Her gaze ticked toward the stairs leading up to the apartment. She knew that they were up there together, summoning ghosts or whatever, trying to find and deal with the Ravenous. Jack had been more worried than he ought to be, like he was hiding something from her, as though there were some danger to him or to all of them that he did not want to reveal.
And if all of that’s going on upstairs,
she wondered,
why am I
down here?

Her eyes drifted across the restaurant and settled upon table eighteen, and she suddenly remembered the tray in her hands. Hurriedly, she brought the women at that table their drinks, a smirk on her face. Not of amusement, but of amazement.

What the hell are you thinking, Molly Hatcher?

As she walked away from the table, she did not head back toward the kitchen, nor did she move to take an order from a party that had been seated a few minutes before.
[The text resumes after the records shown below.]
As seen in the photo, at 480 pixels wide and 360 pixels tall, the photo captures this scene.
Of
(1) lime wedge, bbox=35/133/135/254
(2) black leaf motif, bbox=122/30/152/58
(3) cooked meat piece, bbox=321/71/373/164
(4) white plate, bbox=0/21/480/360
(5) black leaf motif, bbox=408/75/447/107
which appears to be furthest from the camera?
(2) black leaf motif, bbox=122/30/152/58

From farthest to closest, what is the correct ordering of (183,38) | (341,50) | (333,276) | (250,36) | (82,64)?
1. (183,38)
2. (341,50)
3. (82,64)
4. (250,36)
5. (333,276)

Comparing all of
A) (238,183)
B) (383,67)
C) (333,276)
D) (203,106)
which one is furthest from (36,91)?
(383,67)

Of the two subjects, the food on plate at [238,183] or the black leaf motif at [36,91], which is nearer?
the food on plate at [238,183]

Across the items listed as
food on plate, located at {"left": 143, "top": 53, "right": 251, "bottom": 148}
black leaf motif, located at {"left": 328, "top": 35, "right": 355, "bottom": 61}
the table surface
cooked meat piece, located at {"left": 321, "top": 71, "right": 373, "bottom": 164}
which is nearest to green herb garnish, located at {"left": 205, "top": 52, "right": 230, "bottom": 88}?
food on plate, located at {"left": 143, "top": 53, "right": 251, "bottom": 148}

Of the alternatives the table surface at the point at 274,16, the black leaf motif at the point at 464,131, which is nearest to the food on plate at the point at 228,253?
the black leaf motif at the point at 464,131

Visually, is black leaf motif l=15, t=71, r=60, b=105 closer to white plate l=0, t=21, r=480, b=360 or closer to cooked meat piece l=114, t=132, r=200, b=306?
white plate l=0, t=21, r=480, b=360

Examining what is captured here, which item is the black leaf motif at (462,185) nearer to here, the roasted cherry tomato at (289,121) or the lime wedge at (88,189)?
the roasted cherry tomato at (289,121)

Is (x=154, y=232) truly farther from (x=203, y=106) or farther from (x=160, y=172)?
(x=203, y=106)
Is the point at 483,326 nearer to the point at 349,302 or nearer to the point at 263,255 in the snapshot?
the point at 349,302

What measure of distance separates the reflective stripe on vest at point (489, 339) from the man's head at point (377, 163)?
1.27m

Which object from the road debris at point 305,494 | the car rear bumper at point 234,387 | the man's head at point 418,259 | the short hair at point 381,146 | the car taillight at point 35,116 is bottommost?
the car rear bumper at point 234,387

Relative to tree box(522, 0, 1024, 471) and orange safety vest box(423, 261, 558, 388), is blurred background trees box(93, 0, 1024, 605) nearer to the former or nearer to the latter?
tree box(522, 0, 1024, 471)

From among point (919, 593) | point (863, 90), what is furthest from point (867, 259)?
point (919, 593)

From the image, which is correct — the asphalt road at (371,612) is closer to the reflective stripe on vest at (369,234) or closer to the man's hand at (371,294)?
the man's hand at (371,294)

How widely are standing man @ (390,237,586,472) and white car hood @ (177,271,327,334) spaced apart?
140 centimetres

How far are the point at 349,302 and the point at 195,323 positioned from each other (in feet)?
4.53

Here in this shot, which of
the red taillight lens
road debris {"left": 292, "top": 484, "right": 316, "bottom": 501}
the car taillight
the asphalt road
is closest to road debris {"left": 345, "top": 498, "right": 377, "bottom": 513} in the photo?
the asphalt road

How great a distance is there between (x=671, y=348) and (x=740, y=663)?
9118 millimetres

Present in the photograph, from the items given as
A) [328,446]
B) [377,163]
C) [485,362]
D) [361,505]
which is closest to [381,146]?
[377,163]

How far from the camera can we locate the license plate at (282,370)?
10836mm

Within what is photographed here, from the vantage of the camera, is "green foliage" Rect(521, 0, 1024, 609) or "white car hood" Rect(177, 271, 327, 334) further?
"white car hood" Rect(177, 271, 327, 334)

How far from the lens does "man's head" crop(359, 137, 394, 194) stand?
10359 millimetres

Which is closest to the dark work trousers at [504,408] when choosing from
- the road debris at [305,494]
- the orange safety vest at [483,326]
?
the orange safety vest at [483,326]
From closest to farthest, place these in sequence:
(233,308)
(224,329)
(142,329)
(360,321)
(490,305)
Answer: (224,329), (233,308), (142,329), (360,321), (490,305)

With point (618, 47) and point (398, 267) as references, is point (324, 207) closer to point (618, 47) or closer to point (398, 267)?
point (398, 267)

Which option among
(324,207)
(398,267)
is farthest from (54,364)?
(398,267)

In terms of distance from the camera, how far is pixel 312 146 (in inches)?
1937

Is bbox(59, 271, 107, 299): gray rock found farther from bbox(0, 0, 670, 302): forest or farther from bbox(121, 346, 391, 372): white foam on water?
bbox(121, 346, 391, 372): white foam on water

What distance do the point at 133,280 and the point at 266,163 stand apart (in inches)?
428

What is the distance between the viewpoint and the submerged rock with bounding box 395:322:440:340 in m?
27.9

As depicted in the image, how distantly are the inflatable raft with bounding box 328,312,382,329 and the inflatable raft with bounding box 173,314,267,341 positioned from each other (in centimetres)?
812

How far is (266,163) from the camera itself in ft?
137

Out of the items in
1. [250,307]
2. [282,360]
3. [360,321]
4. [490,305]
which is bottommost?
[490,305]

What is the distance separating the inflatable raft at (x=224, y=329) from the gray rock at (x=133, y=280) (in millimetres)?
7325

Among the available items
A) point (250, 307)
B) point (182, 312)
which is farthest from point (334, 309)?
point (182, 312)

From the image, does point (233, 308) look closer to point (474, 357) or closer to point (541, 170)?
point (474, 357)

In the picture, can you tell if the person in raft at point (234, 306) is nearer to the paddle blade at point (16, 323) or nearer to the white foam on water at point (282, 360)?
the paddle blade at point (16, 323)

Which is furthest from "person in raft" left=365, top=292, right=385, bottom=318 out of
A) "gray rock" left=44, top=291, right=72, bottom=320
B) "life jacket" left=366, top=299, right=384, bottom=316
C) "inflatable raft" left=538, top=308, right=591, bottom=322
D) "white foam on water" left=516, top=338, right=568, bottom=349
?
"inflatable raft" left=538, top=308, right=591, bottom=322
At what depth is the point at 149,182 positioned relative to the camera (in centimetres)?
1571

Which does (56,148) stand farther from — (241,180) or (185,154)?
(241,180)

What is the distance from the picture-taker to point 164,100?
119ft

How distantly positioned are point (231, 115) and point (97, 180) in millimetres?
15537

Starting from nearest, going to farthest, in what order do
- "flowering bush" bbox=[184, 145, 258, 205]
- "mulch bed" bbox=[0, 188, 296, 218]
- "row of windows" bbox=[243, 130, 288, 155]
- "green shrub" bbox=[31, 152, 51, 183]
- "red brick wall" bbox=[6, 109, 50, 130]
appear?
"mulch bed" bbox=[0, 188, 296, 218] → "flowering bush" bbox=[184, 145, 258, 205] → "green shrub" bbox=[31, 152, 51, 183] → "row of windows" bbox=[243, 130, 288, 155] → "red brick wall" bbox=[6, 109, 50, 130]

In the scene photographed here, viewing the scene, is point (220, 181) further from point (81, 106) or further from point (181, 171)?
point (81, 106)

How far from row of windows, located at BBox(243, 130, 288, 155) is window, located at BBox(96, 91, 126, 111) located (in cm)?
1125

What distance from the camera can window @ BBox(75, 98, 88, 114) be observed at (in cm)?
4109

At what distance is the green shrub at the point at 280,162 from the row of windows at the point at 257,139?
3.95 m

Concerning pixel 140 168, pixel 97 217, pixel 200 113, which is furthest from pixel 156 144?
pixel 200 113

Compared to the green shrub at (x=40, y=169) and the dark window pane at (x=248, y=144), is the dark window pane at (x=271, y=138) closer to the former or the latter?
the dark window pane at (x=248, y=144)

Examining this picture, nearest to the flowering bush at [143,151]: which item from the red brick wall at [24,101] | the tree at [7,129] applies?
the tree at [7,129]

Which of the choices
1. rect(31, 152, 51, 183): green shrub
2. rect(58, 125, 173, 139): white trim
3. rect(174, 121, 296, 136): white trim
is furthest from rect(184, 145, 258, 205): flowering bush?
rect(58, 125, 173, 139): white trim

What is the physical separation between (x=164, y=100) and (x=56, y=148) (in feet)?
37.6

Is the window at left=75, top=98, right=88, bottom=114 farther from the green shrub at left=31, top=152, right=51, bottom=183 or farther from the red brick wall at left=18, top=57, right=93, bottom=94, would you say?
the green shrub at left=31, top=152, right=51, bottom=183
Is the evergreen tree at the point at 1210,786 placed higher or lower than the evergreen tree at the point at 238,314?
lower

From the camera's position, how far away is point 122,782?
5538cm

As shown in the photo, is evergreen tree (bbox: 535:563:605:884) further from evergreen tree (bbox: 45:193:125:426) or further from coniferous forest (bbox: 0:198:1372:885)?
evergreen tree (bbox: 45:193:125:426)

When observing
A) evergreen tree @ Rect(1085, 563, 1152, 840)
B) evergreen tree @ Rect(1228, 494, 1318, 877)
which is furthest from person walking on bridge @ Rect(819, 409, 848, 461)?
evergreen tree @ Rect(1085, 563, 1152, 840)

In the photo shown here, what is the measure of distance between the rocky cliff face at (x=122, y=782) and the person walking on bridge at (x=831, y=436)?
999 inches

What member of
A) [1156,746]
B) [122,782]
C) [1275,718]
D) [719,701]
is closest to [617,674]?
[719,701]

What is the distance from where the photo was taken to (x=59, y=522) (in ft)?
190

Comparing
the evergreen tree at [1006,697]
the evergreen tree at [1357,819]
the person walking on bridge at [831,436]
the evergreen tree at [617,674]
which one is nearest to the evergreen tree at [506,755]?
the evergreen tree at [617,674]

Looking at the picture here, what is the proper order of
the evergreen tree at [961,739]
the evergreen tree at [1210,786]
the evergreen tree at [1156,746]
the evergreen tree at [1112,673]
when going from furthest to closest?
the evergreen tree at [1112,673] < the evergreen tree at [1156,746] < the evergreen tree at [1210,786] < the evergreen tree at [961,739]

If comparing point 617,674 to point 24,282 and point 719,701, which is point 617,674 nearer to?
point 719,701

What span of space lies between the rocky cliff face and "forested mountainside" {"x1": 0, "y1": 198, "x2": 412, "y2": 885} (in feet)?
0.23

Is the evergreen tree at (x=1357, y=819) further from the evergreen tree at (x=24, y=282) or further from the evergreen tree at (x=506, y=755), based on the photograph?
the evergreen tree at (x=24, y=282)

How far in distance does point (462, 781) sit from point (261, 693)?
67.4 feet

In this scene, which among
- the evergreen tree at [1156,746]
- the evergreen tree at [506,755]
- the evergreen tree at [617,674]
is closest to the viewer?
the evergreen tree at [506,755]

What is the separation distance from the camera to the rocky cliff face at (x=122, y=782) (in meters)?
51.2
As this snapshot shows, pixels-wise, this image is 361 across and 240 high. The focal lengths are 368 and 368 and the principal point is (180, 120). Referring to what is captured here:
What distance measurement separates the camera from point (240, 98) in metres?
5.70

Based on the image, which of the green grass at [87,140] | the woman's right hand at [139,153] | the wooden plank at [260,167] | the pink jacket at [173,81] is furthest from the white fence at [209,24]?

Instead, she walked to the bottom of the steps and started up.

Dallas forked the last bite of his steak into his mouth and watched Molly go up the stairs. With a small grin he lifted the cloth napkin from his lap and wiped his lips, then glanced down at his plate. The vegetables were untouched but he had eaten most of the potatoes that had come with his porterhouse, and the meat had been rare and tender. Exceptional.

It was going to be a shame to slaughter the people who ran this place. Bridget’s would likely shut down afterward, and that would be a crime. It wasn’t easy to find a place that cooked a porterhouse just the way he liked it.

Dallas took a sip of water and put the glass down on the oak table amid multiple rings of condensation. Ice clinked. He glanced up at the stairs again and saw Molly disappear inside the apartment, shutting the door behind her. Then he stood and walked toward the back of the restaurant without glancing up at the stairs again. He moved as though he were going to the rest room, unwilling to meet anyone’s eyes. In that way, he was invisible to them, for most people, he had found, tended not to pay any attention to someone on their way to the rest room, as though it might be rude.